● What the exercise asks
Please return each entry that follows exactly as written, and keep the pictures out.
==========
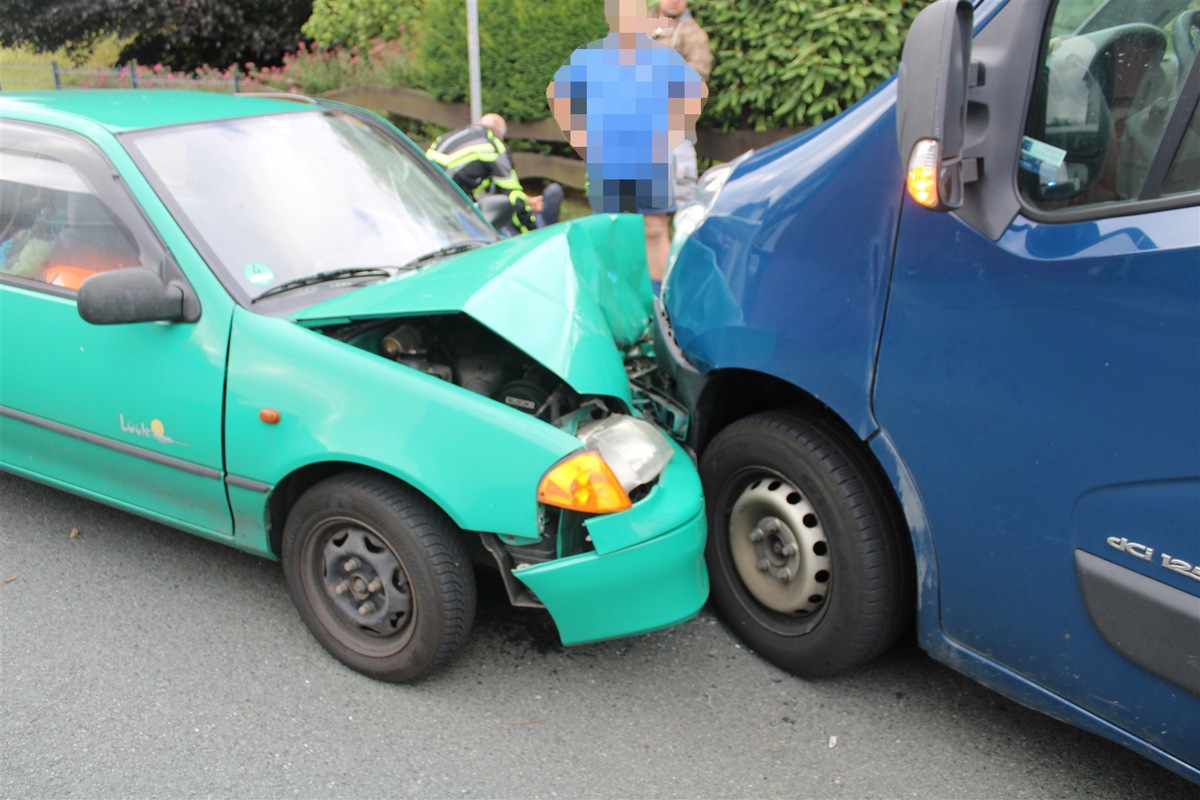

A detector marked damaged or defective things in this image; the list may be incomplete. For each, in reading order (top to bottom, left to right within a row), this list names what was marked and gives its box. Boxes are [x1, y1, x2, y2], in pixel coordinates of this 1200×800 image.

crumpled car hood [294, 212, 652, 400]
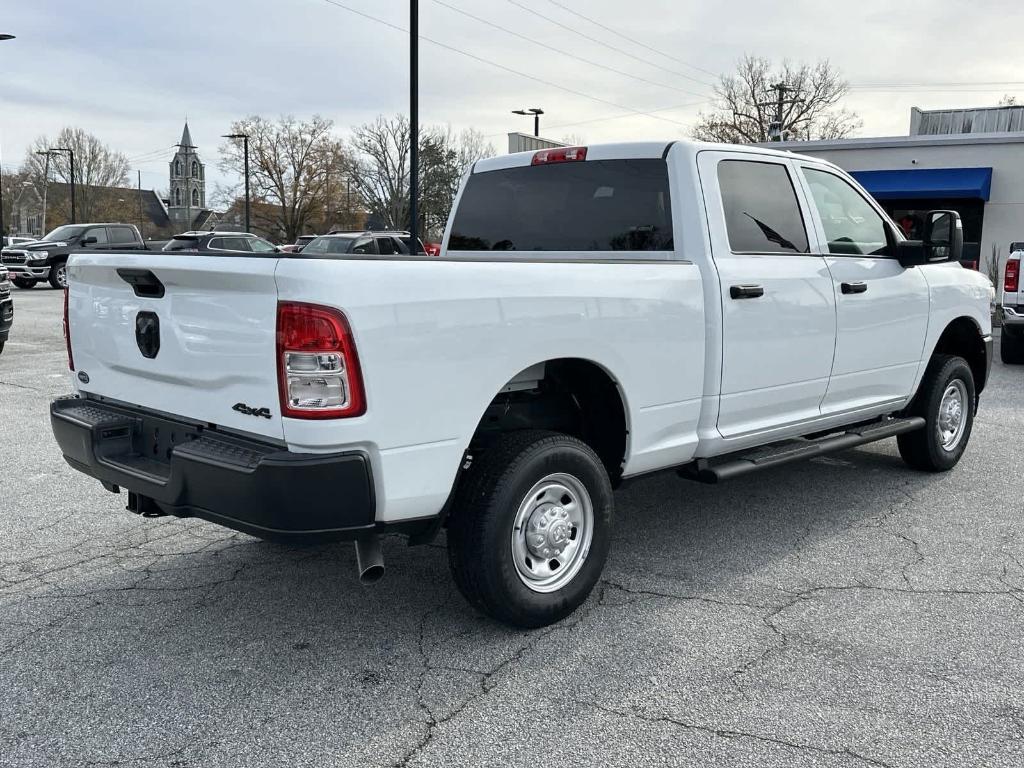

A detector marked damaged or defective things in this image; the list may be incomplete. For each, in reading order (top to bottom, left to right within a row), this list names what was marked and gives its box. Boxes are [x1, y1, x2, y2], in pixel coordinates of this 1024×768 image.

cracked asphalt [2, 290, 1024, 768]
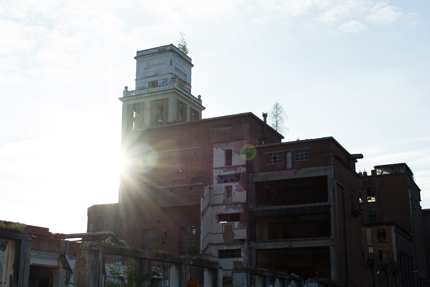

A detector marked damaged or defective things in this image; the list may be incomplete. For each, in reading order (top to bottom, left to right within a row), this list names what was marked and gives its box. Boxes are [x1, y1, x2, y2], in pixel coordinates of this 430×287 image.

broken window [180, 226, 197, 255]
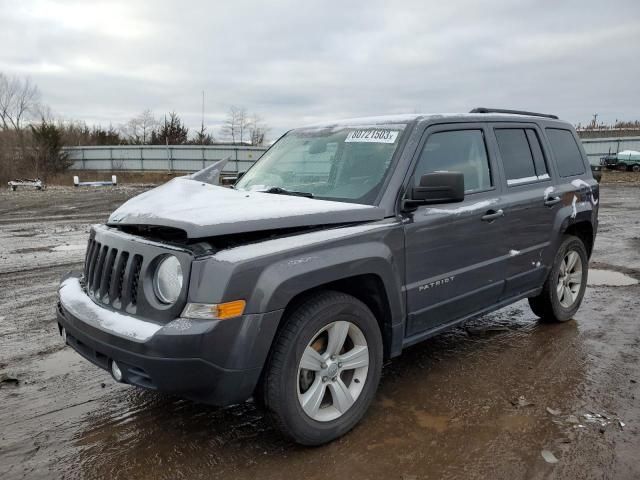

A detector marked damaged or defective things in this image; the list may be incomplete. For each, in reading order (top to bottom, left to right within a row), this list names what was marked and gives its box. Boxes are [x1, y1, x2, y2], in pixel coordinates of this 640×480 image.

damaged hood [108, 176, 384, 238]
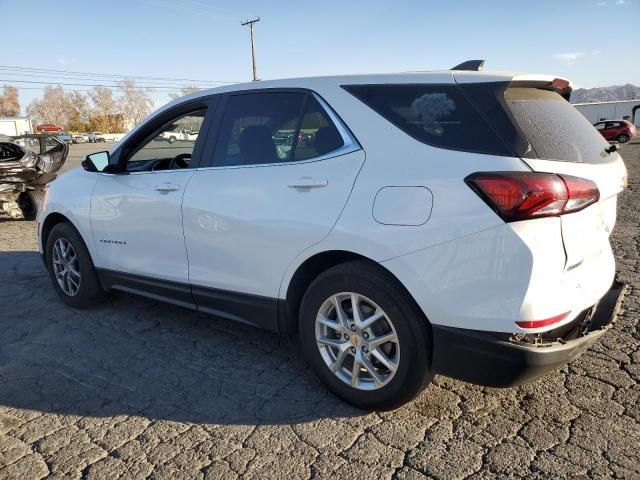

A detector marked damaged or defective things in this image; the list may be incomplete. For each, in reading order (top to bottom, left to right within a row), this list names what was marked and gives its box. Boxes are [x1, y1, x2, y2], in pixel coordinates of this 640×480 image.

damaged vehicle [0, 133, 68, 219]
cracked asphalt [0, 141, 636, 478]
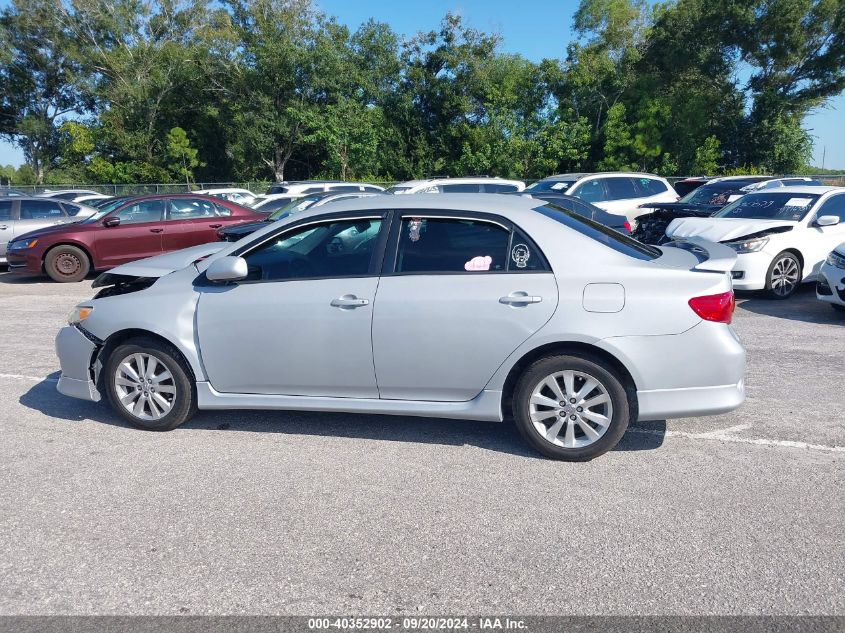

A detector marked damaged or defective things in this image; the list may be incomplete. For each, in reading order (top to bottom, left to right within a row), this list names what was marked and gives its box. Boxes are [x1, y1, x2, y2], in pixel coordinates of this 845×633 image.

damaged front bumper [54, 326, 102, 400]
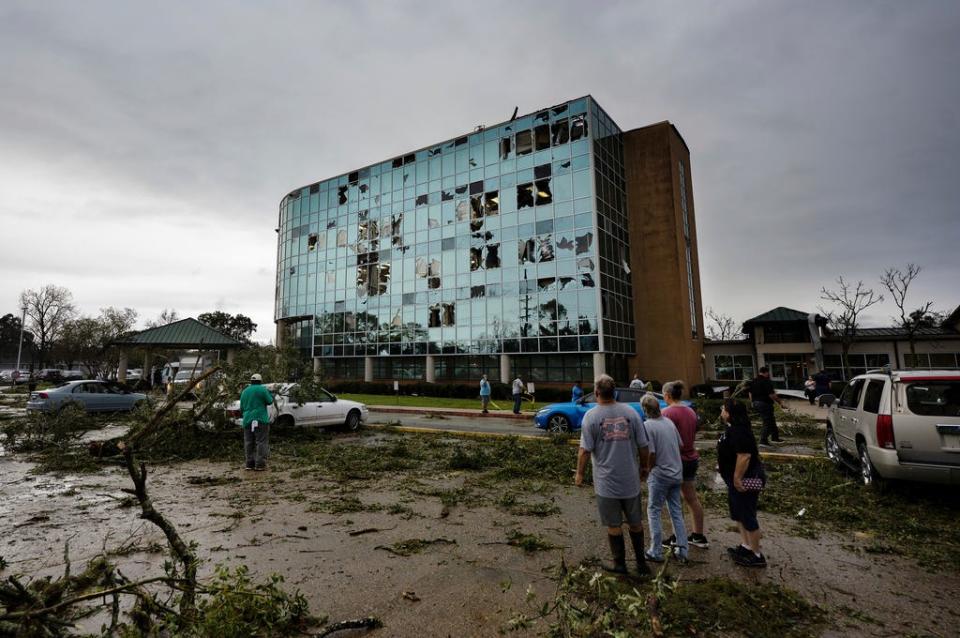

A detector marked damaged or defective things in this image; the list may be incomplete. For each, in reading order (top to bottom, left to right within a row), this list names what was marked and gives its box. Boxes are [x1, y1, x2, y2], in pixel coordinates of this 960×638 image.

broken window pane [516, 129, 532, 156]
broken window pane [532, 126, 548, 154]
broken window pane [552, 119, 568, 145]
broken window pane [568, 114, 584, 141]
broken window pane [512, 184, 536, 209]
broken window pane [536, 179, 552, 206]
broken window pane [520, 239, 536, 264]
broken window pane [540, 235, 556, 262]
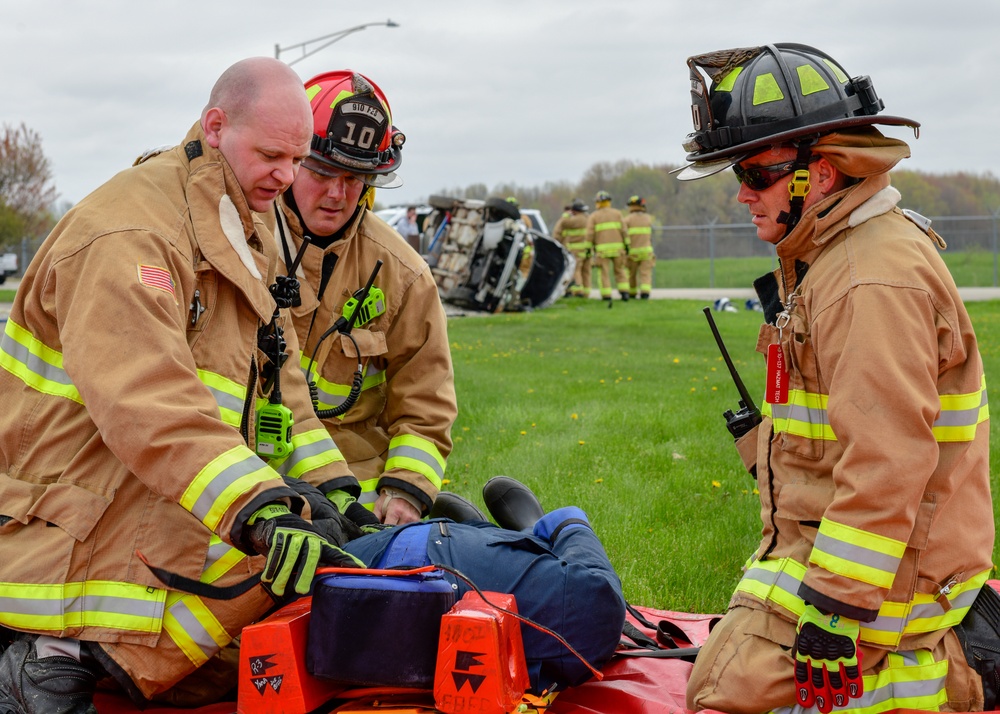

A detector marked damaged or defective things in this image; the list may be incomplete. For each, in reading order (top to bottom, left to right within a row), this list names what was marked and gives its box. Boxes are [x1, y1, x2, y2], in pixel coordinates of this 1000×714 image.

overturned vehicle [422, 197, 580, 314]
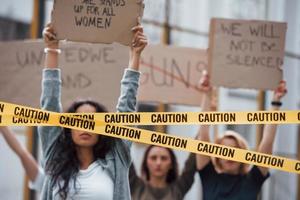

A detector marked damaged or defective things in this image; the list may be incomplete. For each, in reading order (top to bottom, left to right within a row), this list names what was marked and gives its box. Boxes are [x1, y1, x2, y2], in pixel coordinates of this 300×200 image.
==========
● Written response
A detector marked damaged or defective things in this image; the list may be incomplete. For each, in reading order (top to bottom, left to right within a row), this list names what was marked and gives its box. Boxes are [x1, y1, x2, y2], in pixel coordinates of this 1200×800 image.

crumpled car hood [294, 212, 652, 400]

A detector marked damaged or defective things in this image; the list may be incomplete. For each, in reading order (top to bottom, left to right within a row), this list names what was marked and gives its box. Boxes are [x1, y1, x2, y2], in pixel coordinates of this 1024×768 image.

cracked asphalt [2, 290, 1024, 768]

A detector marked damaged or defective things in this image; the list may be incomplete. For each, in reading order (top to bottom, left to right within a row), this list names what was marked and gives its box. Boxes are [x1, y1, x2, y2], in pixel coordinates of this 430×287 image.

broken window [180, 226, 197, 255]

A detector marked damaged or defective things in this image; the list may be incomplete. For each, in reading order (top to bottom, left to right within a row), this list names what was marked and gives its box. Boxes are [x1, y1, x2, y2], in pixel coordinates of this 640×480 image.

damaged hood [108, 176, 384, 238]

A detector marked damaged or defective things in this image; the list may be incomplete. For each, in reading order (top to bottom, left to right within a row), this list names what was marked and gives its box. Boxes are [x1, y1, x2, y2], in pixel coordinates of this 640×480 image.

damaged vehicle [0, 133, 68, 219]
cracked asphalt [0, 141, 636, 478]

A detector marked damaged or defective things in this image; the list may be incomplete. For each, in reading order (top to bottom, left to right within a row), this list names what was marked and gives its box. Boxes are [x1, y1, x2, y2], in pixel coordinates of this 845×633 image.

damaged front bumper [54, 326, 102, 400]

A detector marked damaged or defective things in this image; the list may be incomplete. For each, in reading order (top to bottom, left to right within a row), this list names what was marked and gives its box. Boxes are [x1, y1, x2, y2], in pixel coordinates of this 960×638 image.

broken window pane [516, 129, 532, 156]
broken window pane [532, 126, 548, 154]
broken window pane [552, 119, 568, 145]
broken window pane [568, 114, 584, 141]
broken window pane [512, 184, 536, 209]
broken window pane [536, 179, 552, 206]
broken window pane [520, 239, 536, 264]
broken window pane [540, 235, 556, 262]

A detector marked damaged or defective things in this image; the list may be incomplete. For each, in reading order (top to bottom, left to right within a row), this list names what was marked and gives its box. Boxes are [x1, y1, x2, y2], in pixel coordinates of this 1000×714 image.

overturned vehicle [422, 197, 580, 314]

A detector marked damaged or defective things in this image; the list may be incomplete. For each, in reading order (top to bottom, left to right within a row), this list names what was marked and gives its box. Boxes are [x1, y1, x2, y2], in pixel coordinates of this 300×200 image.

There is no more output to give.